Guide Training Skiing- Touring 1 (GTS-T) focuses on general ski touring skills. Candidates are coached on track setting in all terrain types, decision-making, snowpack evaluation, navigation, client care and other skills specific to ski touring guiding. Guide Training Skiing- Ski Mountaineering (GTS-SM) focuses on classic ski mountaineering. Candidates are coached on track setting in all terrain types, roped glacier travel, decision-making, snowpack evaluation, navigation, client care, short-roping and other skills specific to ski touring guiding.
Apprentice Ski Guide Exam (ASG-E) includes six days of field assessment as well as one day of technical skills assessment. Successful candidates are able to guide under supervision according to the terrain and supervision guidelines.
Ski Guide Exam (SG-E) is includes six days of field assessment and one day of technical skills assessment. Candidates must have been an apprentice guide for a minimum of one year and a maximum of three years and have gained a prerequisite amount of supervised experience before challenging this exam. Successful candidates must continue to work within the terrain guidelines but no longer have supervision guidelines.
Course Descriptions – Alpine Program
Guide Training Rock (GTR) focuses on the technical skills necessary for instruction and guiding of rock climbing. This includes all rope-handling skills, anchor construction, belays, rappels, rock rescue, risk management, introductory short roping, guiding multi- pitch rock climbs and other skills. On this course there is also a screening (entrance exam) for rock climbing movement skills.

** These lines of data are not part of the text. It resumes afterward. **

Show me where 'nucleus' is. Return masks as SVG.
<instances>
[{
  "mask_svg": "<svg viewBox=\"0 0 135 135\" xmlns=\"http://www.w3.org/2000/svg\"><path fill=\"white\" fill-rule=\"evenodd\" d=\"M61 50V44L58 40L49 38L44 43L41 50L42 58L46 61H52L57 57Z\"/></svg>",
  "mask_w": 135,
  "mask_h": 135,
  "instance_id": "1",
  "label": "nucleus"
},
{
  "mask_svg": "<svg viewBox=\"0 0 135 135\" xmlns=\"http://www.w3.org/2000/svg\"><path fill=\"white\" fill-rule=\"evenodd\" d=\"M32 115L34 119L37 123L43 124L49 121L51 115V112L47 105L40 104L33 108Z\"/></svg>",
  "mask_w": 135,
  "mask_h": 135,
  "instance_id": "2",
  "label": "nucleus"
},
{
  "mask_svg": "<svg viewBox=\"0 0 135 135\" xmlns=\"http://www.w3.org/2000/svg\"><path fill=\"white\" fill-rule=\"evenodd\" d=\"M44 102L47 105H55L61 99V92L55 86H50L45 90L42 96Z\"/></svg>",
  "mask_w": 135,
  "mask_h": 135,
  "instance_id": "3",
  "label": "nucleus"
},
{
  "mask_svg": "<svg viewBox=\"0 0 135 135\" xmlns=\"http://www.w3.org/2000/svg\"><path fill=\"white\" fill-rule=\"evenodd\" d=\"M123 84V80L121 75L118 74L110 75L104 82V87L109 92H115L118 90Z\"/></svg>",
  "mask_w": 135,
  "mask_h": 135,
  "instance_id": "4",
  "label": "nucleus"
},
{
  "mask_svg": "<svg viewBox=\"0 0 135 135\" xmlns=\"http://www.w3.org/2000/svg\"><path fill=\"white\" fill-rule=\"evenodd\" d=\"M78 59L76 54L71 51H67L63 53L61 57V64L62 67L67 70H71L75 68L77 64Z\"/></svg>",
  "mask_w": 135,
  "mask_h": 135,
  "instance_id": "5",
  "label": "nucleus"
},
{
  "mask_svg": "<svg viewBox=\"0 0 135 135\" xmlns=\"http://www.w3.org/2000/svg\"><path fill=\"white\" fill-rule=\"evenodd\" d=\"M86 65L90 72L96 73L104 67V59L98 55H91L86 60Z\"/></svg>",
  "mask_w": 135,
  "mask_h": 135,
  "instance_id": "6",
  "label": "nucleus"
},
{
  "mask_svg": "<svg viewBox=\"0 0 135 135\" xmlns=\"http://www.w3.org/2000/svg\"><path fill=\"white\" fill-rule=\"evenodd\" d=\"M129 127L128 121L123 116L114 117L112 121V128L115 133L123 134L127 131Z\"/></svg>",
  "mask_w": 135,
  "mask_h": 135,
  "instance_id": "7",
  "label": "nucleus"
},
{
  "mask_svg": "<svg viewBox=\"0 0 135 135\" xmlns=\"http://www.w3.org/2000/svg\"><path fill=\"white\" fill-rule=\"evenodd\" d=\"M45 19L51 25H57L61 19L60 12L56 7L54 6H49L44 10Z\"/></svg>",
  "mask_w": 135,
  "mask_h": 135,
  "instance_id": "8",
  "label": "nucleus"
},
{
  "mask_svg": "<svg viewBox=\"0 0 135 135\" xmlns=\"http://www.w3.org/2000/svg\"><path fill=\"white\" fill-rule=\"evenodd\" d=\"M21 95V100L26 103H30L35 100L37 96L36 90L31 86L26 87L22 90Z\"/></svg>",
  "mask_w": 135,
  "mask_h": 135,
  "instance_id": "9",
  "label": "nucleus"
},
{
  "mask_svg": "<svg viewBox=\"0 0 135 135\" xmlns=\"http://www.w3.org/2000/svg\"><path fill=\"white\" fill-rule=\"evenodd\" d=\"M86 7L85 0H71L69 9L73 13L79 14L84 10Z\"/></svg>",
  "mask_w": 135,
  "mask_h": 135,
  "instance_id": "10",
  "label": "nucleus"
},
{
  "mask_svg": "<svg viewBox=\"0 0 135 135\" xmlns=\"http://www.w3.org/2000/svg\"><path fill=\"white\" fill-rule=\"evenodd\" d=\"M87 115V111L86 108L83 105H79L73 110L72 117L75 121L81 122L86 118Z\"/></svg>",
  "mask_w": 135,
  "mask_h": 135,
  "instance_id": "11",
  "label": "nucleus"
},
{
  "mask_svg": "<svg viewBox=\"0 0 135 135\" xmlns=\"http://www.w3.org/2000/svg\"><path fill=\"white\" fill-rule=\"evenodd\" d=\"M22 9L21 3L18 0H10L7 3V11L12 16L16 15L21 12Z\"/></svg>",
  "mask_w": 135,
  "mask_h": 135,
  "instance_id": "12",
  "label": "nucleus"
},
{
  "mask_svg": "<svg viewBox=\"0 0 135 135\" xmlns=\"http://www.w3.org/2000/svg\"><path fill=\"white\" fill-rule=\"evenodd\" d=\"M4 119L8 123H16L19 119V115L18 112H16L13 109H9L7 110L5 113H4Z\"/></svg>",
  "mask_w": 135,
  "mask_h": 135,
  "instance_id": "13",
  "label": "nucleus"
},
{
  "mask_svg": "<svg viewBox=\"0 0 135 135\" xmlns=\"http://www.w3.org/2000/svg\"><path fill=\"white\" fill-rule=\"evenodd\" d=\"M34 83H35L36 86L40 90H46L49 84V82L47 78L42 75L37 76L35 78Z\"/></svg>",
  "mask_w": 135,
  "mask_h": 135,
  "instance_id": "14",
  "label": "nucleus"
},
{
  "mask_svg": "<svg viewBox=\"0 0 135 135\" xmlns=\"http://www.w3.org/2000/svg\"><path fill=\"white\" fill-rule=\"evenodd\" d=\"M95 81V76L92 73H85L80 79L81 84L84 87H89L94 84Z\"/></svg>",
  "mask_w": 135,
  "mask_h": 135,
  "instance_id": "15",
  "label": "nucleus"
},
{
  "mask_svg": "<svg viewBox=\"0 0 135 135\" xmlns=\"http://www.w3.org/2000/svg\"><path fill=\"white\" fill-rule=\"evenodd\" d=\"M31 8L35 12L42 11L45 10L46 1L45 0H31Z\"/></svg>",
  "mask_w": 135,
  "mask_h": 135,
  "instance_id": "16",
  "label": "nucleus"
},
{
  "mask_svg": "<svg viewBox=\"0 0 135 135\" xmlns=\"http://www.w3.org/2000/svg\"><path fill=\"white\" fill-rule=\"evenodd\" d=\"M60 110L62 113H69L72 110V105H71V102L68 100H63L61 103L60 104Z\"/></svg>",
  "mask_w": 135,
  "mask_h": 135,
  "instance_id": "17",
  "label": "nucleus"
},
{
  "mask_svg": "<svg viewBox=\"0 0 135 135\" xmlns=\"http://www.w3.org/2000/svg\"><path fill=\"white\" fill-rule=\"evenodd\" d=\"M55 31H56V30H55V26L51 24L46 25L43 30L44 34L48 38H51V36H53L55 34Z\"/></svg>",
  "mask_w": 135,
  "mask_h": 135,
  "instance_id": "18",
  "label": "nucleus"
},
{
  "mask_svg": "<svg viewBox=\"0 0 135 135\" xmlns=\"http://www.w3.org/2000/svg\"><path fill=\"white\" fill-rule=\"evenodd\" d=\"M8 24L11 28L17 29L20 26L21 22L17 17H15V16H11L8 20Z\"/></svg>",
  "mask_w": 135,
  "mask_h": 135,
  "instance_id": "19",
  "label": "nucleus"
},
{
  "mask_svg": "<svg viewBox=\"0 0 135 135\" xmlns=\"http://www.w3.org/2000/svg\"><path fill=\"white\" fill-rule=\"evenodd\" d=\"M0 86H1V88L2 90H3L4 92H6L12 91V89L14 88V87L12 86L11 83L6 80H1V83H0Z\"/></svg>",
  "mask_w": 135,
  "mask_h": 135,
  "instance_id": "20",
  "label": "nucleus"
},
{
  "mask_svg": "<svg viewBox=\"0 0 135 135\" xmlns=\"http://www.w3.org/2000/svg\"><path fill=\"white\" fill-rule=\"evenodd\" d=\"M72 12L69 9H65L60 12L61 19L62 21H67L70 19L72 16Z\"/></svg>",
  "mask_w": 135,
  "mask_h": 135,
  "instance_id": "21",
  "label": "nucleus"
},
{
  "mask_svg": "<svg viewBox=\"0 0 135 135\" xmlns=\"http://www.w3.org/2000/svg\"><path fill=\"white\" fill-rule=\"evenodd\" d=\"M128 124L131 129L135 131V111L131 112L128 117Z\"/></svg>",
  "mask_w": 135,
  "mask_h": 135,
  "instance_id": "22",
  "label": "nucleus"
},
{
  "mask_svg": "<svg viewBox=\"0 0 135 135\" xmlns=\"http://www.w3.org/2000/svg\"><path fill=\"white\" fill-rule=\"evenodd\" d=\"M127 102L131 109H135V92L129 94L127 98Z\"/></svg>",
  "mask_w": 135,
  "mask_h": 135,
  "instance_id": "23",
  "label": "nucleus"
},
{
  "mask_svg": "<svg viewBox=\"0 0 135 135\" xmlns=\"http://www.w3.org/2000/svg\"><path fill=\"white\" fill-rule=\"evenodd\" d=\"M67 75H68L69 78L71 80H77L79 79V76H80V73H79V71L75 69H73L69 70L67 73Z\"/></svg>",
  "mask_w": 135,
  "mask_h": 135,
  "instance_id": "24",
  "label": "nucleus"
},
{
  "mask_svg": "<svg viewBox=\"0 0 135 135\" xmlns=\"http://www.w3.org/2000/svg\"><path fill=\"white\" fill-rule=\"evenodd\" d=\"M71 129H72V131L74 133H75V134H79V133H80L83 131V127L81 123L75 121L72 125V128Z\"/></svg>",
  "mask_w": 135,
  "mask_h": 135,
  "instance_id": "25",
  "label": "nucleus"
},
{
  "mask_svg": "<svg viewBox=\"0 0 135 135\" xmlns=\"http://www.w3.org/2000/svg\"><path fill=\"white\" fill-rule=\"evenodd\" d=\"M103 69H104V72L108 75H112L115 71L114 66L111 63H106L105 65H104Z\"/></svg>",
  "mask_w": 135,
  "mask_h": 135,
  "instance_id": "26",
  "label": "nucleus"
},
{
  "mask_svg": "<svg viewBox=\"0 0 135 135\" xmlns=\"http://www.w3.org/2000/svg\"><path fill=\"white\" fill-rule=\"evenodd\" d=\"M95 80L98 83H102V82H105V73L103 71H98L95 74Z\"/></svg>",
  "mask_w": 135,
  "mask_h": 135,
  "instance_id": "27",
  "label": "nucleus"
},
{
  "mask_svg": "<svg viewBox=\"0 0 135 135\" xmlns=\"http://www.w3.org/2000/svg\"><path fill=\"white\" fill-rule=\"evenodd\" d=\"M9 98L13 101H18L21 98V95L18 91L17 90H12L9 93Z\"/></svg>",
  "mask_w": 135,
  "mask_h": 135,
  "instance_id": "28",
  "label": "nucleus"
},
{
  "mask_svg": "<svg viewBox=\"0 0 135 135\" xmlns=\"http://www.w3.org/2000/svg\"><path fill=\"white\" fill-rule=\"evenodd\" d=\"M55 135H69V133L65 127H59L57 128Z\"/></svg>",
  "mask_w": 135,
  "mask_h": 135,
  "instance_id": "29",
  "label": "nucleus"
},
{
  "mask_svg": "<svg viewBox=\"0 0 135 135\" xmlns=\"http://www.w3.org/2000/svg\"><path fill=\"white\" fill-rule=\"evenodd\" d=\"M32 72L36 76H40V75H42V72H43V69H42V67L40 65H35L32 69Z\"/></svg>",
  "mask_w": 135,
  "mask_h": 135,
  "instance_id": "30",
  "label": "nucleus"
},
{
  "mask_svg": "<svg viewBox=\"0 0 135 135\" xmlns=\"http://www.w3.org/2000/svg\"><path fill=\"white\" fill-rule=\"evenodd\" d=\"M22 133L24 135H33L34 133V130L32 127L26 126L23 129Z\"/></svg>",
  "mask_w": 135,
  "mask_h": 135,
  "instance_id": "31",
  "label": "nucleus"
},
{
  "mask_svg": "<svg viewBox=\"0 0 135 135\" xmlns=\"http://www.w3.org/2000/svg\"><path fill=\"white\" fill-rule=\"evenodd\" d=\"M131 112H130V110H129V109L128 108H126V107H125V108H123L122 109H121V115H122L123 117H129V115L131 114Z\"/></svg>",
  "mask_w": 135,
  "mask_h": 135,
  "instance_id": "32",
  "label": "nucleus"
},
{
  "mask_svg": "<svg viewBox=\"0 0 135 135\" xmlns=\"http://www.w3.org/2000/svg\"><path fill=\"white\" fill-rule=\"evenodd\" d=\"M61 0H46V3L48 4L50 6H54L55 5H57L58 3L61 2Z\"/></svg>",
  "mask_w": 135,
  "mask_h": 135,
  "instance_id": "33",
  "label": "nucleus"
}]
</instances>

Guide Training Alpine (GTA) focuses on the necessary skills for general mountaineering and technical climbing in alpine terrain. This includes navigation, protection, belays, short-roping, route-finding, decision-making, client care and all other skills specific to guiding alpine terrain. On this course there is also a screening (entrance exam) for rock climbing movement skills wearing mountain boots and movement skills while wearing crampons.
Apprentice Alpine Guide Exam (AAG-E) consists of a minimum of six days of field assessment, and a minimum of one day of technical skills assessment. Successful candidates are able to guide under supervision according to the training and supervision guidelines.
Alpine Guide Exam (AG-E) includes a minimum of six days of field assessment, and a minimum of one day of technical skills assessment. Successful candidates must continue to work within the ACMG terrain guidelines but no longer need to work under supervision.
Course Descriptions – Avalanche Program
Canadian Avalanche Association Level I (CAA L1) industry training course consists of 8 days of technical training on the standard for avalanche workers in Canada. The program focuses on recognition of avalanche terrain, search and rescue, collecting and recording weather and snowpack observations, operational risk management and decision-making and snow stability evaluation.